(DATA BLOCK Opens)

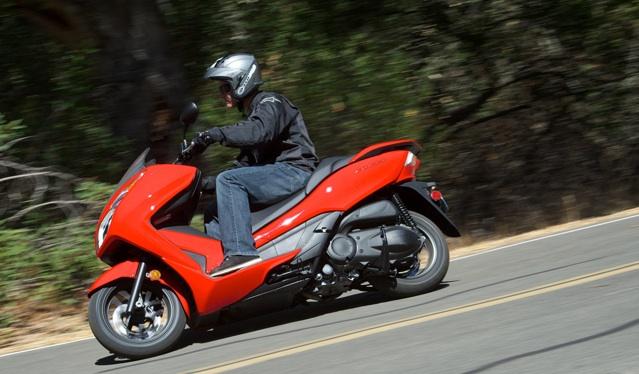 2014-Honda-Forza-First-ride-2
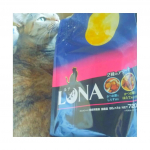ペットラインさんのキャットフード、LUNA(ルナ)食べさせてみました。1袋で2種類の味が楽しめます。4種類ありますが、今回は、かつお節としらす添えと、かつお節とほたて味ビ…のInstagram画像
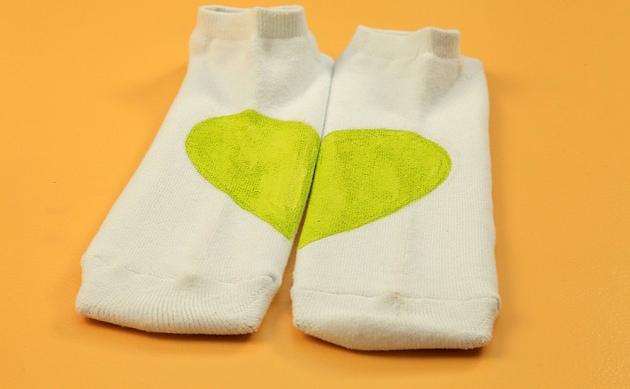 diy valentine's day gift for him -idea-green-heart-socks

(DATA BLOCK Closes)

# WHAT YOU HAVE TO DO
The reply should consist only of the lines running from the one with "ペットラインさんのキャットフ" through the end of the material, both included, copied exactly; please omit pictures.

# RESPONSE TO THIS TASK
ペットラインさんのキャットフード、LUNA(ルナ)食べさせてみました。1袋で2種類の味が楽しめます。4種類ありますが、今回は、かつお節としらす添えと、かつお節とほたて味ビ…のInstagram画像
 diy valentine's day gift for him -idea-green-heart-socks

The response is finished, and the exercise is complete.